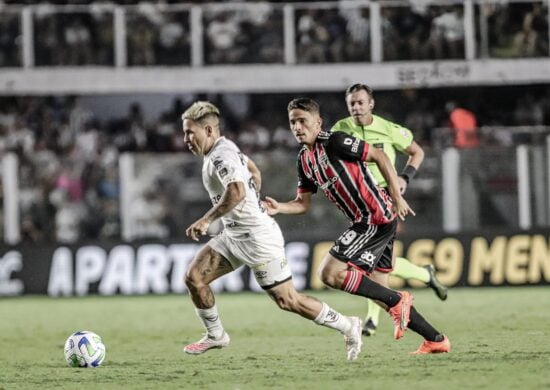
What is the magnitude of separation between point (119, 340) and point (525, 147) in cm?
870

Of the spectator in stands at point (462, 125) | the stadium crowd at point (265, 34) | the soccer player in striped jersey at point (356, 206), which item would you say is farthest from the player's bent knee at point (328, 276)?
the stadium crowd at point (265, 34)

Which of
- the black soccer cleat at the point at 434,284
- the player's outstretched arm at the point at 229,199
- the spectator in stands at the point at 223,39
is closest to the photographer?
the player's outstretched arm at the point at 229,199

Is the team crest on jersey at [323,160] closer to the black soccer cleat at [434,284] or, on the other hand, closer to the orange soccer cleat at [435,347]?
the orange soccer cleat at [435,347]

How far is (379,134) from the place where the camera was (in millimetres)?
11125

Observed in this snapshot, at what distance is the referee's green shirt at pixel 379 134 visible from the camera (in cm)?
1107

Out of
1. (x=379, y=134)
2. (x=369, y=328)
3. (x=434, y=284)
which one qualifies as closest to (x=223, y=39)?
(x=434, y=284)

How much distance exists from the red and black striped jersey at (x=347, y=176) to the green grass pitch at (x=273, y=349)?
115 cm

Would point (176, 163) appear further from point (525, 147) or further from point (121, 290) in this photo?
point (525, 147)

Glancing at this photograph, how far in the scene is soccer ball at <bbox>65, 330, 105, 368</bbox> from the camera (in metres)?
9.38

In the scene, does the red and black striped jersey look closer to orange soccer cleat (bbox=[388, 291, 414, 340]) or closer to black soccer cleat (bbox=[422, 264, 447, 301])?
orange soccer cleat (bbox=[388, 291, 414, 340])

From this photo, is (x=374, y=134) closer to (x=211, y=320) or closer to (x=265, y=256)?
(x=265, y=256)

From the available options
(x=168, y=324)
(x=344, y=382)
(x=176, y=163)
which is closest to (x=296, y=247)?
(x=176, y=163)

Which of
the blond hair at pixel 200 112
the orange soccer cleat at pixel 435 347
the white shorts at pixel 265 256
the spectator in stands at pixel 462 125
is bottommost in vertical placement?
the orange soccer cleat at pixel 435 347

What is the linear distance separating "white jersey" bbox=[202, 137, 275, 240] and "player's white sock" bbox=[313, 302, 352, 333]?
79cm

What is expected - Make an exact copy of every entry above, minus the images.

Written response -
What is the magnitude of separation between point (119, 340) and point (525, 147) in cm?
870

Of the spectator in stands at point (462, 125) | the stadium crowd at point (265, 34) | the soccer player in striped jersey at point (356, 206), which item would you say is farthest from the player's bent knee at point (328, 276)?
the stadium crowd at point (265, 34)

Which of
- the black soccer cleat at the point at 434,284
- the player's outstretched arm at the point at 229,199
- the spectator in stands at the point at 223,39
is closest to the photographer?
the player's outstretched arm at the point at 229,199

Is the team crest on jersey at [323,160] closer to the black soccer cleat at [434,284] or, on the other hand, closer to the orange soccer cleat at [435,347]?
the orange soccer cleat at [435,347]

How far is (379,134) from the place where the camera was (in millimetres)?
11125

Observed in this snapshot, at what distance is the referee's green shirt at pixel 379 134 visible from the camera (in cm)?
1107

Out of
1. (x=379, y=134)
2. (x=369, y=328)
3. (x=434, y=284)
which one qualifies as closest to (x=223, y=39)?
(x=434, y=284)

How much distance exists from the red and black striped jersey at (x=347, y=176) to the green grass pitch at (x=273, y=349)?
115 cm

Would point (176, 163) appear further from point (525, 147) or further from point (121, 290) in this photo?
point (525, 147)

Glancing at this photograph, how far in the scene is soccer ball at <bbox>65, 330, 105, 368</bbox> from the camera (in metres)?
9.38

In the scene, does the red and black striped jersey look closer to orange soccer cleat (bbox=[388, 291, 414, 340]) or closer to black soccer cleat (bbox=[422, 264, 447, 301])?
orange soccer cleat (bbox=[388, 291, 414, 340])

From this photo, is (x=374, y=134) closer to (x=211, y=320) or closer to (x=265, y=256)?
(x=265, y=256)

From the available options
(x=168, y=324)
(x=344, y=382)
(x=176, y=163)
which is closest to (x=296, y=247)?
(x=176, y=163)

Which of
the blond hair at pixel 200 112
the orange soccer cleat at pixel 435 347
the white shorts at pixel 265 256
the spectator in stands at pixel 462 125
is bottommost in vertical placement?
the orange soccer cleat at pixel 435 347

What is the linear distance separating "white jersey" bbox=[202, 137, 275, 240] and "player's white sock" bbox=[313, 302, 352, 333]?
79cm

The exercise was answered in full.